(A run of records)
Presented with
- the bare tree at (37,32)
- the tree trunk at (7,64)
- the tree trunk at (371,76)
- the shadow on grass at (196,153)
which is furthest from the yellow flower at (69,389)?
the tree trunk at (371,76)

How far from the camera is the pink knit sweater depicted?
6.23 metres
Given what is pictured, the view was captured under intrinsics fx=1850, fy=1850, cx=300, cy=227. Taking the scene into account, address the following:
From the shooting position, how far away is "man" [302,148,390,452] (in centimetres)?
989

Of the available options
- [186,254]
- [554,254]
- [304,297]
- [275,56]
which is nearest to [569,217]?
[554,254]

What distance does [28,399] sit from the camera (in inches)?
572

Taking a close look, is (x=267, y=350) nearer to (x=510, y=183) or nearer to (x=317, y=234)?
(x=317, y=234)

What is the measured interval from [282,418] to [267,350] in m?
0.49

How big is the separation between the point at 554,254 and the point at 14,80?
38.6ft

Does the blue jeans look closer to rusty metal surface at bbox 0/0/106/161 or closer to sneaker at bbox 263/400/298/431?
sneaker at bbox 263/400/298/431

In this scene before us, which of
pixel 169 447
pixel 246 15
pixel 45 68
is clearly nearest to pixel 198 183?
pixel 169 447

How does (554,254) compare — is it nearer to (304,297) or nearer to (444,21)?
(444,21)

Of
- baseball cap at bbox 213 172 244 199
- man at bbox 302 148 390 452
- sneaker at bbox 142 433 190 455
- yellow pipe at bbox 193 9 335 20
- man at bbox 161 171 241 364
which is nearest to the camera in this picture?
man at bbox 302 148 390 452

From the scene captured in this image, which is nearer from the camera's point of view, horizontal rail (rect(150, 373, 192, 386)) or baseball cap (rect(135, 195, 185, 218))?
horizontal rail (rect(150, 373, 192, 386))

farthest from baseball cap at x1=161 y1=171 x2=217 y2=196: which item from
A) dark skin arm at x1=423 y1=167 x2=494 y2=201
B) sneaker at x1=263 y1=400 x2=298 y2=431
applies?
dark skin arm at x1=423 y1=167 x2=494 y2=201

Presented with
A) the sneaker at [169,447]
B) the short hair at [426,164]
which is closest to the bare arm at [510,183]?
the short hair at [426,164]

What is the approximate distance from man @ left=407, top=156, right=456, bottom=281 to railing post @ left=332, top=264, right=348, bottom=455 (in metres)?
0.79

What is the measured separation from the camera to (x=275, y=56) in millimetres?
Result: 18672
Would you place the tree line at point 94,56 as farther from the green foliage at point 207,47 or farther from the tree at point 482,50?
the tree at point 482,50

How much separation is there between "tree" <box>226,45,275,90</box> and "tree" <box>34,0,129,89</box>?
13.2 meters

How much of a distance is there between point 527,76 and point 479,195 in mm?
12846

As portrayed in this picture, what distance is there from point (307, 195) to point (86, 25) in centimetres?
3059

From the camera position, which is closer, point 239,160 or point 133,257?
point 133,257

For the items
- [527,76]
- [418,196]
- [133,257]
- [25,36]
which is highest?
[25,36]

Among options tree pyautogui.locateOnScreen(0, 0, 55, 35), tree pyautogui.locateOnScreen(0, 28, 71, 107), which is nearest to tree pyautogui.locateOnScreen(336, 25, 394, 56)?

> _Instructions to follow_: Copy out the rows from the line with "Would you place" through the end of the rows, but change "distance" to "gap" and leave everything else the same.

> _Task solution_:
Would you place the tree line at point 94,56 as farther from the green foliage at point 207,47 or farther from the tree at point 482,50?
the tree at point 482,50

How much separation is there between "tree" <box>226,45,275,90</box> and "tree" <box>34,0,129,89</box>?
13.2 meters

How much of a gap is there between point 527,76 and point 479,195 in mm?
12846

As portrayed in this picture, what gap is there from point (307, 195) to point (86, 25) in centimetres?
3059

From the camera position, which is closer, point 239,160 or point 133,257?
point 133,257

For the items
- [527,76]
- [418,196]
- [133,257]
- [25,36]
which is highest?
[25,36]

Among options tree pyautogui.locateOnScreen(0, 0, 55, 35), tree pyautogui.locateOnScreen(0, 28, 71, 107), which is nearest to tree pyautogui.locateOnScreen(336, 25, 394, 56)?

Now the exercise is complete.